Problem 1: Volume of a Cylinder
Question: A cylindrical tank has a radius of 5 meters and a height of 10 meters. Find the
volume of the tank. Solution: 1. Identify the shape: Cylinder 2. Given data: - Radius, \( r =
5 \) m - Height, \( h = 10 \) m 3. Apply the formula: \( V = \pi r^2 h \) 4. Calculate: \( V =
\pi \times 5^2 \times 10 = \pi \times 25 \times 10 = 250 \pi \) 5. Final answer: \( V \approx
250 \times 3.1416 = 785.4 \text{ cubic meters} \) ---
Problem 2: Surface Area of a Sphere
Question: Calculate the surface area of a sphere with a diameter of 12 cm. Solution: 1.
Identify the shape: Sphere 2. Given data: - Diameter, \( d = 12 \) cm - Radius, \( r =
\frac{d}{2} = 6 \) cm 3. Apply the formula: \( SA = 4 \pi r^2 \) 4. Calculate: \( SA = 4
\times \pi \times 6^2 = 4 \times \pi \times 36 = 144 \pi \) 5. Final answer: \( SA \approx
144 \times 3.1416 = 452.4 \text{ cm}^2 \) ---
Problem 3: Volume of a Cone
Question: A cone has a radius of 4 meters and a height of 9 meters. Find its volume.

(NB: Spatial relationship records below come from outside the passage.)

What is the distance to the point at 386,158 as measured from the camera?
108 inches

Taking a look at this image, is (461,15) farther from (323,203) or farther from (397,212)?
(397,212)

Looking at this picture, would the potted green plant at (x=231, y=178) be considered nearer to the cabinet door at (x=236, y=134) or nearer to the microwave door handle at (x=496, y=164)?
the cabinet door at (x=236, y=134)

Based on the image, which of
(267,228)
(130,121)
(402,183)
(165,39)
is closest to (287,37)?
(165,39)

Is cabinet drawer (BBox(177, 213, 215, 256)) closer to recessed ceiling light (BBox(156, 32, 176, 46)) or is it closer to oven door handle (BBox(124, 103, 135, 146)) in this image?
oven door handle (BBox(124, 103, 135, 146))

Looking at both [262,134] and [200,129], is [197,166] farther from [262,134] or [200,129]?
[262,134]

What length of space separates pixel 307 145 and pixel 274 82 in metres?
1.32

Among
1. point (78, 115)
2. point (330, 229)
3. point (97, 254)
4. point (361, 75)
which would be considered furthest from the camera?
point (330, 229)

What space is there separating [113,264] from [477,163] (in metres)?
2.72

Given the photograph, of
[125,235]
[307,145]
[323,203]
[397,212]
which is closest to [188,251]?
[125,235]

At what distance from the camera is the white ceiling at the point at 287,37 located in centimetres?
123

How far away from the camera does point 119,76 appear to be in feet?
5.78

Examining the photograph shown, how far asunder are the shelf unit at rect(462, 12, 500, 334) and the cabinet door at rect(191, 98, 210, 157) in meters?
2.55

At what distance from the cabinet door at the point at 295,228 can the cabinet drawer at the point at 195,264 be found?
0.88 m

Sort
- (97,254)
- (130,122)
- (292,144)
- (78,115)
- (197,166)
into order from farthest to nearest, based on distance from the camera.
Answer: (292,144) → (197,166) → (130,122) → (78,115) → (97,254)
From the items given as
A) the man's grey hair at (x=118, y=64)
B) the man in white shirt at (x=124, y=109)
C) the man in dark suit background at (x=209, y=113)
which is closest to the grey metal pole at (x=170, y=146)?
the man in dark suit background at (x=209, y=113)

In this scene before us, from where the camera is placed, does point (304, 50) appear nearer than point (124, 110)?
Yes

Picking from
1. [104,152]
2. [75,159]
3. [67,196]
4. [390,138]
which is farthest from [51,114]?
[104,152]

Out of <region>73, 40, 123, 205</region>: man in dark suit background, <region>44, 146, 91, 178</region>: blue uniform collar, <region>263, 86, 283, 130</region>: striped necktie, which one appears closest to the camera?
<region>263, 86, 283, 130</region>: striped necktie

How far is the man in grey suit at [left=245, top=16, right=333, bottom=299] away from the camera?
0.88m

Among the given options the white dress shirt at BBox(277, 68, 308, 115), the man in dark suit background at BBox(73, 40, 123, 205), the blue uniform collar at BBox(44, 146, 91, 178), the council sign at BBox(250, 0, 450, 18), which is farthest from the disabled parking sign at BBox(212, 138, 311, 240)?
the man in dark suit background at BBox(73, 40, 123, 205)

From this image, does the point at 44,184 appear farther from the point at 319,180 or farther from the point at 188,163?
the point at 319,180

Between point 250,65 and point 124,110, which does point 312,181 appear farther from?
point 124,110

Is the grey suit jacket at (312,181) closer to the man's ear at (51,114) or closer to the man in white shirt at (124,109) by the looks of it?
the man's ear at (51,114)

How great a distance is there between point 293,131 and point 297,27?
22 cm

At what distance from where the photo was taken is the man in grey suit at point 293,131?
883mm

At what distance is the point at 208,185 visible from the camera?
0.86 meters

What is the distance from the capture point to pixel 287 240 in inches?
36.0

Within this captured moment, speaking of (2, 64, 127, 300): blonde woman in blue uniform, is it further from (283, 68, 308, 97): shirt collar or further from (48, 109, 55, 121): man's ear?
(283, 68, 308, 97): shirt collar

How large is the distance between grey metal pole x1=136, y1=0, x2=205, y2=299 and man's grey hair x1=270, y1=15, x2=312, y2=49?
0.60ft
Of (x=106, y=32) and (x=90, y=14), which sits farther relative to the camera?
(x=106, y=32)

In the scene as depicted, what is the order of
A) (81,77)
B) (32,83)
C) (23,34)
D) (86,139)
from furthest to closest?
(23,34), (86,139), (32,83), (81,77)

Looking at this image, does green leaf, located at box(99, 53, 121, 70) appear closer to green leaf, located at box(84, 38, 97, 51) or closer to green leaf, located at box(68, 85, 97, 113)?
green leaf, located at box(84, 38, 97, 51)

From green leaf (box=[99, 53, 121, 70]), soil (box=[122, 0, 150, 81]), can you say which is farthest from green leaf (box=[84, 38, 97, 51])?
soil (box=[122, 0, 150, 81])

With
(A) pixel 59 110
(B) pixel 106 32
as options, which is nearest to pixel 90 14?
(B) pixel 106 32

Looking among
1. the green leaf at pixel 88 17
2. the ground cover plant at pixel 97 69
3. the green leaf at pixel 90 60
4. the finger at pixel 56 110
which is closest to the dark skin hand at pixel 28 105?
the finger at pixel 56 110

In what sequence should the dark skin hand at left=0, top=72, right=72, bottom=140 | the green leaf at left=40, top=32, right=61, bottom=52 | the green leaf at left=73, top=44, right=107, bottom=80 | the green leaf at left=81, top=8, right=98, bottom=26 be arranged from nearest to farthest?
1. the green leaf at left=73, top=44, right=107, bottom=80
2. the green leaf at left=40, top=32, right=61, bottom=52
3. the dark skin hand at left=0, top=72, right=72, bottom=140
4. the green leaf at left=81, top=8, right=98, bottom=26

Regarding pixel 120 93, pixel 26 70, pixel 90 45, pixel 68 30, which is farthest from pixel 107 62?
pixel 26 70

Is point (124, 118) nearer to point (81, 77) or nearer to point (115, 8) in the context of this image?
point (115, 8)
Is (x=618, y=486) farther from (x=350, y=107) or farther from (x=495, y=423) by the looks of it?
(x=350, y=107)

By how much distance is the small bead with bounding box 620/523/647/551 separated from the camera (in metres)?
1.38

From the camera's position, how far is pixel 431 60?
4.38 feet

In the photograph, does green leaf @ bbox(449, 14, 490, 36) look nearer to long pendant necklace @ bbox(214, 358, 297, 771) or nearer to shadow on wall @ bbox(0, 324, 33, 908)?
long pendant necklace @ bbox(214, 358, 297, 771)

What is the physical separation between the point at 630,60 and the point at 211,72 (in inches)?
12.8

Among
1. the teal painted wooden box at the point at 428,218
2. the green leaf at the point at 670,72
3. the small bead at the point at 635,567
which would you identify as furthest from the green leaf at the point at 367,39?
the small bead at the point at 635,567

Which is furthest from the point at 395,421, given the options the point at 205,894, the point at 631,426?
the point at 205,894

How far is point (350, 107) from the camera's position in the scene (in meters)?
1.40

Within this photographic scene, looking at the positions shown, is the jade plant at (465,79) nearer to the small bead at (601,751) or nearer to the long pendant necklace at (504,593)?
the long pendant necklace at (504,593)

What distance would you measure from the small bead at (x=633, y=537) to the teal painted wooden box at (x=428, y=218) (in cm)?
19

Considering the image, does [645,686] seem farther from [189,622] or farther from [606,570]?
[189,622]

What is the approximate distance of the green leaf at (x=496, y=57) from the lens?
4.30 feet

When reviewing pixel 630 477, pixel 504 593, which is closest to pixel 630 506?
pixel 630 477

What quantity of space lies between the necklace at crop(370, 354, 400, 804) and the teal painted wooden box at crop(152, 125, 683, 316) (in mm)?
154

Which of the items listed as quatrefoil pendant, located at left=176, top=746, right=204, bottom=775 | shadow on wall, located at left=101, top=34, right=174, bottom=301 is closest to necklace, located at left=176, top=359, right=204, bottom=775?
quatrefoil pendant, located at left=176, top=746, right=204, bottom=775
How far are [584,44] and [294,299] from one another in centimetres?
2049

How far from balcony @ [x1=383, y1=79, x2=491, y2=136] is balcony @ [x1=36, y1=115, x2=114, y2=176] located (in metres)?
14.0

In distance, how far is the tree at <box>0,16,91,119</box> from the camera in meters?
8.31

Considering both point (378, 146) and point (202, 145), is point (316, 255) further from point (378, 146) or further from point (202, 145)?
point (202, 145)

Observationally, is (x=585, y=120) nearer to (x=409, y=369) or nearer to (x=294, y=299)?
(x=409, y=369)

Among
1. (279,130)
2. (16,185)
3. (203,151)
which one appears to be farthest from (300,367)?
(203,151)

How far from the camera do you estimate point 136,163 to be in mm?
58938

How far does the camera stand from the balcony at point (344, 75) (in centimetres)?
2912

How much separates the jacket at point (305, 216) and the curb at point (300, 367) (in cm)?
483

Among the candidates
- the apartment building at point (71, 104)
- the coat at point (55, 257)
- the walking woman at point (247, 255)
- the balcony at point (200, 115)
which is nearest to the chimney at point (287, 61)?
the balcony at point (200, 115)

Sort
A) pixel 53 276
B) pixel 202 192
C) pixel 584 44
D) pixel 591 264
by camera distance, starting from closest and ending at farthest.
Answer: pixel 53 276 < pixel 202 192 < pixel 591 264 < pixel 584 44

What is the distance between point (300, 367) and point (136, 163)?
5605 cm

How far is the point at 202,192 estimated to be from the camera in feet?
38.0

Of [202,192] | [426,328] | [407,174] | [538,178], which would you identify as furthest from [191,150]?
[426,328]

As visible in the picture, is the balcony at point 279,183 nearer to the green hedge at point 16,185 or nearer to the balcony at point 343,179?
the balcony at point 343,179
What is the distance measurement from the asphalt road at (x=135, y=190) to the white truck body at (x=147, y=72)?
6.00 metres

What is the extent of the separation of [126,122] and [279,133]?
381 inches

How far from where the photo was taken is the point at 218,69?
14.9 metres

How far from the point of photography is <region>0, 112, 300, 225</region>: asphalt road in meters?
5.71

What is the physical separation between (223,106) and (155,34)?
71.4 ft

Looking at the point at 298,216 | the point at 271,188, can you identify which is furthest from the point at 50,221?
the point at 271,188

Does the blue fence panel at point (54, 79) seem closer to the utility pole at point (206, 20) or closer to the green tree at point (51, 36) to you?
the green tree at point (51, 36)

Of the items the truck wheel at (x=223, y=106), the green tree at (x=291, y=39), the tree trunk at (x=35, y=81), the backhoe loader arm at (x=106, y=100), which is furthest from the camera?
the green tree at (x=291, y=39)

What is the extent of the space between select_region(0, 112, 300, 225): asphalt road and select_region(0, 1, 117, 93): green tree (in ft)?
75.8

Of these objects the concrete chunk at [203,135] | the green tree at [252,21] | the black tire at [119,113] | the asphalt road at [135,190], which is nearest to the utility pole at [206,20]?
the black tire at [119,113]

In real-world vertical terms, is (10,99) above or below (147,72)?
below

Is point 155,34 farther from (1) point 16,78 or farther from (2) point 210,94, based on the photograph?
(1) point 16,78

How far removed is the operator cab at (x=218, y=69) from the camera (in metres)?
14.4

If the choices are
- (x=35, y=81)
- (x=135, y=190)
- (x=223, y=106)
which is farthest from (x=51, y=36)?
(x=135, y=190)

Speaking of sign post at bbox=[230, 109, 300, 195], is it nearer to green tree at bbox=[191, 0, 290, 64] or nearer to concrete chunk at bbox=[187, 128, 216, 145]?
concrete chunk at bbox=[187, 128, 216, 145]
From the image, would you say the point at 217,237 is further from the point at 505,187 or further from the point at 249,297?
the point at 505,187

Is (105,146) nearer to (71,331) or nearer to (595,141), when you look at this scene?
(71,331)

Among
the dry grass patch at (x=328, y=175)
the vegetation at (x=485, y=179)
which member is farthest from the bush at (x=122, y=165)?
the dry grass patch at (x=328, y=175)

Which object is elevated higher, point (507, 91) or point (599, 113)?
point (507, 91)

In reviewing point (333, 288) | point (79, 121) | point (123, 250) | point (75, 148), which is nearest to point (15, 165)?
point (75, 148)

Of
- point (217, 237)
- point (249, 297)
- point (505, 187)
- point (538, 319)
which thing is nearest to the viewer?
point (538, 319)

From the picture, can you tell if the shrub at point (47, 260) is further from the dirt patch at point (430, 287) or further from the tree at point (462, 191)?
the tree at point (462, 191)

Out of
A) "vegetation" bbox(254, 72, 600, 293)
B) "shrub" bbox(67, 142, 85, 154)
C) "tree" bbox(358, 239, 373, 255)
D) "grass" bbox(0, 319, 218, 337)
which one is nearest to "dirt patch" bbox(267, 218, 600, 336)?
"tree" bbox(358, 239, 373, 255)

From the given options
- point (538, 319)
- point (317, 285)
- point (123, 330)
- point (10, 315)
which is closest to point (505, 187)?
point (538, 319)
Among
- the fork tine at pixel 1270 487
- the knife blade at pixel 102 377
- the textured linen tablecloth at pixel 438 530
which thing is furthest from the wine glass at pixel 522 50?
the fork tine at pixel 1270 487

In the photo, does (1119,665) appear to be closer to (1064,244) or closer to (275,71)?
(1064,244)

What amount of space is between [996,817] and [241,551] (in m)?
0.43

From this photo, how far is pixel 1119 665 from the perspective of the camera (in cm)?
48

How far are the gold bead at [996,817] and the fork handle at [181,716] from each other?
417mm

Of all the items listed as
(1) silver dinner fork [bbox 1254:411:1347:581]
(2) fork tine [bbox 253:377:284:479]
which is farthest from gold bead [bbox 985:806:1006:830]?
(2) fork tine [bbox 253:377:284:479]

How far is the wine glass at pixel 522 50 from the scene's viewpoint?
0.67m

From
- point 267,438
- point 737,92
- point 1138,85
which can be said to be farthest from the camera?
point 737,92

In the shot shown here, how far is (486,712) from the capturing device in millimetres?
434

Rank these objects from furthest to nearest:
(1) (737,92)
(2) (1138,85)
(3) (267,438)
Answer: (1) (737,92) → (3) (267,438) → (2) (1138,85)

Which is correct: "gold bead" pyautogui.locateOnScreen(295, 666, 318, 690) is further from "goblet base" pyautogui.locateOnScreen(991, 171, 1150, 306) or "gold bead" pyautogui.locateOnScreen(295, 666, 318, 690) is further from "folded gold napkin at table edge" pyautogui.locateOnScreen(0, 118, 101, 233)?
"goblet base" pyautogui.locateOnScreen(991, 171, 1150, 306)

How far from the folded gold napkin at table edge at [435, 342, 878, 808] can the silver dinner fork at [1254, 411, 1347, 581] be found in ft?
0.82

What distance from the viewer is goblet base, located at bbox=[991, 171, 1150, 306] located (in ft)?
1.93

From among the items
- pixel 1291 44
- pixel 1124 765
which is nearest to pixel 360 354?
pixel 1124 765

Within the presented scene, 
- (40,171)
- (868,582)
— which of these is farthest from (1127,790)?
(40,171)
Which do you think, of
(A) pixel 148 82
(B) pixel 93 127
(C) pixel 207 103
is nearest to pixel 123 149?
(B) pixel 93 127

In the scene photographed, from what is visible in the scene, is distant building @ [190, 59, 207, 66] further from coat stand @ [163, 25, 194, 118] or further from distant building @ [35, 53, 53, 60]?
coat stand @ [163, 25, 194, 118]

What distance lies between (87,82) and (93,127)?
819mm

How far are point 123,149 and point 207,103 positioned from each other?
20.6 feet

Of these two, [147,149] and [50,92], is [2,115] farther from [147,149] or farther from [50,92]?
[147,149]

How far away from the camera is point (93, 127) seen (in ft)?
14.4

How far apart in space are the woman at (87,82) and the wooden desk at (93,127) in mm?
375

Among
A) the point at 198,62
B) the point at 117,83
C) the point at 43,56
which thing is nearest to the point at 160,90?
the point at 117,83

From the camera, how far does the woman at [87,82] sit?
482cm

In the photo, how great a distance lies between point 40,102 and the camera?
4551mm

Solution: 1. Identify the shape: Cone 2. Given data: - Radius, \( r = 4 \) m - Height, \( h = 9
\) m 3. Apply the formula: \( V = \frac{1}{3} \pi r^2 h \) 4. Calculate: \( V = \frac{1}{3}
\times \pi \times 4^2 \times 9 = \frac{1}{3} \times \pi \times 16 \times 9 \) \( V =
\frac{1}{3} \times \pi \times 144 = 48 \pi \) 5. Final answer: \( V \approx 48 \times 3.1416
= 150.8 \text{ cubic meters} \) ---
Problem 4: Total Surface Area of a Hemisphere
Question: Find the surface area of a hemisphere with radius 7 cm (including the curved
surface and the base). Solution: 1. Identify the shape: Hemisphere 2. Given data: - Radius,
\( r = 7 \) cm 3. Apply the formula: \( SA = 3 \pi r^2 \) 4. Calculate: \( SA = 3 \times \pi
\times 7^2 = 3 \times \pi \times 49 = 147 \pi \) 5. Final answer: \( SA \approx 147 \times
3.1416 = 461.8 \text{ cm}^2 \) ---
Advanced Problems: Combining and Subtracting Solids
Complex problems often involve combining multiple shapes or subtracting parts of solids.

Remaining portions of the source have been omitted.